# FN Questions



## Mana (Apr 22, 2007)

I know there are many threads about Ferret Nations already, but I don't know if these things have been asked about yet ^_^

Is the shelf solid plastic? Or does the plastic sit on wire?

How much space is there between the shelf and the cage?

How long does it take to assemble without any help? Do you need any tools to put it together? (Screwdriver or pliers or anything?)

One of my rats likes to chew on cage bars. She's chewing the paint off my galvanized cage, and chewed through the powder coating in her earlier cage in some spots. How well coated are the FN bars? Does anyone have any bare spots from chewing?

In one of the threads there was some discussion about rats being able to slip out of cages, but not doing so. At least, I remember Forensic having a rat that doesn't escape  Have anyone else's rats gotten out of an FN? I've only seen people talking about them getting into upper/lower levels, but not out of the cage itself. Is it high enough off the floor to deter that? I wouldn't trust Coconut to stay in no matter how high it is :roll: But I'm curious ^_^

Thanks!


----------



## Forensic (Apr 12, 2007)

Mana said:


> I know there are many threads about Ferret Nations already, but I don't know if these things have been asked about yet ^_^
> 
> Is the shelf solid plastic? Or does the plastic sit on wire?


The plastic sits on the wire.



> How much space is there between the shelf and the cage?


Not sure, could measure, not much.



> How long does it take to assemble without any help? Do you need any tools to put it together? (Screwdriver or pliers or anything?)
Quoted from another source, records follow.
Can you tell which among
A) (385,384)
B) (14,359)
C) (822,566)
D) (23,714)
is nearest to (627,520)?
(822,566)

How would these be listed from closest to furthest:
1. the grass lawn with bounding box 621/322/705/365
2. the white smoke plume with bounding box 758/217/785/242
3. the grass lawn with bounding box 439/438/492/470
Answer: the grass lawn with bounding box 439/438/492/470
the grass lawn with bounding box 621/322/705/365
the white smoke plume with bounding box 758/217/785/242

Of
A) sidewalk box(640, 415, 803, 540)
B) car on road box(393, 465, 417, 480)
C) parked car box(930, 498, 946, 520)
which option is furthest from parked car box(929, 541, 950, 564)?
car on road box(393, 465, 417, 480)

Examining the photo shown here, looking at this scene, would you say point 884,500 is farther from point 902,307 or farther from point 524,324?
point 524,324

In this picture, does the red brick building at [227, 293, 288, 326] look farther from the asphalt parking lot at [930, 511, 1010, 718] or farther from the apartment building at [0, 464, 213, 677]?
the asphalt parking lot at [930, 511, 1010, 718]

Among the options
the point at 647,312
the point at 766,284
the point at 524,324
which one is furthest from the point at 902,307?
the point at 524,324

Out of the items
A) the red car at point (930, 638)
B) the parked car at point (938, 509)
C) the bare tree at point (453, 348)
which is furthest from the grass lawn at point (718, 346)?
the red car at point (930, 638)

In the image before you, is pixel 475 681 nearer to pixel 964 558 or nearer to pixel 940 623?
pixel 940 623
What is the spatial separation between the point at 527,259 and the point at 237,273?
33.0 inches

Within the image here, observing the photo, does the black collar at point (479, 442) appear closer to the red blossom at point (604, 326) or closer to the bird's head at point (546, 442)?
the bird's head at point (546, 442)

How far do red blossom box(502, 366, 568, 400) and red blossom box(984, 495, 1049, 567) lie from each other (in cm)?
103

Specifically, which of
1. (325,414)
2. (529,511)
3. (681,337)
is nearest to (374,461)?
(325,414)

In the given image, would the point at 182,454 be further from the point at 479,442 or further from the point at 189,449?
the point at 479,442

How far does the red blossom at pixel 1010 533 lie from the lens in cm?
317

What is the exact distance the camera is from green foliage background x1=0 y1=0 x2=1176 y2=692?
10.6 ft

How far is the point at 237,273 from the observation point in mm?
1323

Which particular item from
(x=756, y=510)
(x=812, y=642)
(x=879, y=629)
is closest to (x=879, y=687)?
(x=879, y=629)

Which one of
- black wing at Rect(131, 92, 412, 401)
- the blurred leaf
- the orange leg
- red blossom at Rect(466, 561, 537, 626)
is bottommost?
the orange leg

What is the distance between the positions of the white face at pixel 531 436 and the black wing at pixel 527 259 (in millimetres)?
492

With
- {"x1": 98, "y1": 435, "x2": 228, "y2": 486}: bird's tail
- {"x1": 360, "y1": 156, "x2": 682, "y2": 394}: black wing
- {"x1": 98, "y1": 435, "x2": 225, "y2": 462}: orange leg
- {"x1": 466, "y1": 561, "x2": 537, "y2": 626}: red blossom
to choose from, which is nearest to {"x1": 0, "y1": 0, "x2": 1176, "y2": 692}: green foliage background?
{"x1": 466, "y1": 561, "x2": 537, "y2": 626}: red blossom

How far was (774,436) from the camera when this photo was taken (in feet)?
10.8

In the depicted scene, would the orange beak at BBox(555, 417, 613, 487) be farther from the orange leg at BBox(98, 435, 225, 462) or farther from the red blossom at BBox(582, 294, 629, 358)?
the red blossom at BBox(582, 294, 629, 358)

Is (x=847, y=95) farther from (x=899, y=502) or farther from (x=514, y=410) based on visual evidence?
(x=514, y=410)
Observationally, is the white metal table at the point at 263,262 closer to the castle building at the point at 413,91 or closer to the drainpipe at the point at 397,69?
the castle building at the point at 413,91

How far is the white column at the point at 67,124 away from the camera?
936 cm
 Bout an hour, maybe. You'll need a screwdriver.



> One of my rats likes to chew on cage bars. She's chewing the paint off my galvanized cage, and chewed through the powder coating in her earlier cage in some spots. How well coated are the FN bars? Does anyone have any bare spots from chewing?


 They seem fairly well coated, but my boys don't chew.


> In one of the threads there was some discussion about rats being able to slip out of cages, but not doing so. At least, I remember Forensic having a rat that doesn't escape  Have anyone else's rats gotten out of an FN? I've only seen people talking about them getting into upper/lower levels, but not out of the cage itself. Is it high enough off the floor to deter that? I wouldn't trust Coconut to stay in no matter how high it is :roll: But I'm curious ^_^


 Yeah, that was me... I didn't actually realize he could get out until recently, which is why I never covered the cage. But he's also a scaredy cat, and he's much happier cuddled up with his squishy pillow that is Perry. If you're worried I would definitely look into covering the cage with hardware cloth and such. If you do do so, remember to cover the wire between the levels. The cage itself sits about a foot and a half or so off the ground, which could be a lot for some rats, but if you've got a brave one, I'd worry about it. 



> Thanks!


----------



## Mana (Apr 22, 2007)

Thank you! ^_^

I am planning on covering it, I was just curious about the height/escaping thing. Coconut is kind of a scaredy-rat, but she seems quite intent on getting out of (or into) anything she isn't supposed to, so I'm sure she'd eventually work up the courage :lol:

If you (or anyone) could measure the shelf space, I would *really* appreciate it. I have this crazy need to know these details, so I don't end up buying stuff to go under there that ends up not fitting (which I seem to do compulsively) ^^;


----------



## Chthonicfox (Jul 20, 2007)

I thought I read somewhere that the shelves could be adjusted to be as high or as low as needed but I could be wrong?


----------



## Mana (Apr 22, 2007)

Yeah, they can be. I meant the shelf under the cage, and the space between it and the bottom of the cage ^_^


----------



## Star (Jun 4, 2006)

about 14 inchs iirc


----------



## Mana (Apr 22, 2007)

Thank you


----------



## mopydream44 (Jun 10, 2007)

excellent questions.......I found them helpful as well


----------



## cjshrader (Feb 15, 2007)

One thing I noticed is that my rats stopped chewing once they got into the FN. Maybe you'll have similar results?


----------



## Mana (Apr 22, 2007)

I hope so! She's already chewing less now than she was a month ago, so hopefully she'll stop completely soon. Unfortunately I can only fit a 141 in here, so they won't have oodles of space (and therefore, stuff, and less boredom), but it'll definitely be a step up from their current cage.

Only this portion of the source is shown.